** START OF Document section **

The New York City Housing Authority had proposed a ban on storing e-bikes in buildings but faced pushback from people like food couriers whose jobs depended on them. The authority said it is still working on steps for a proposed new rule.
The issue remains top of mind for housing managers. A sign outside the Manhattan apartment complex where the fire occurred this month read, “No pedals or e-bikes allowed beyond this point.”
The City Council is set to discuss e-bike battery safety on Monday. Laws that would ban sales of noncertified batteries and require educating people about the risks of powered mobility devices are among the measures being considered.
Leny Feliu, a founder of Safer Charging, said her brother is a delivery person. “He makes his money that way and I want him to continue making his money, but we need to provide a safe way of charging these items,” she said.
The property management companies Douglas Elliman and AKAM, which oversees 700 apartment complexes in New York City, have begun to communicate with residents and managers about lithium-ion battery safety.
“We want to be proactive, not reactive,” said Chris Alker, the vice president of operations for AKAM. “We don’t want to wait for a fire in order to address situations like these.”
Proper care and recycling are crucial.

** END OF Document section **
** START OF Dataset content **

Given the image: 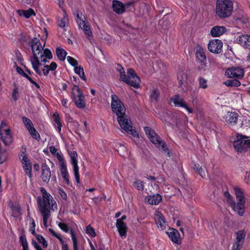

** END OF Dataset content **

**Given task 1**
Duplicate everything in the e-bike battery piece from "The property management" down to "lithium-ion battery safety.".
**Given task 2**
Pick up the e-bike battery piece after its last sentence and keep writing.

**Exercise answer 1**
The property management companies Douglas Elliman and AKAM, which oversees 700 apartment complexes in New York City, have begun to communicate with residents and managers about lithium-ion battery safety.

**Exercise answer 2**
After the batteries have exhausted their life spans, which can vary, the next step is safe disposal — not throwing them in household trash, which is illegal in some states, including New York. Some companies like Home Depot and Best Buy accept used lithium-ion batteries. Some states require retailers to accept customers’ rechargeable batteries for recycling. Consumers can also contact battery manufacturers for disposal options.
Call2Recycle works with 52 brands and 75 bike shops to repurpose the batteries’ metal components, said Leo Raudys, the group’s chief executive. Since starting to accept lithium-ion batteries in March, it’s received 18,000 pounds of them.
“These batteries are phenomenal, and when people follow best practices and make good batteries, they’re safe, they’re reliable,” he said, adding, “The problem is we’re seeing bad actors out there that are marketing and selling batteries that are unsafe or not certified.”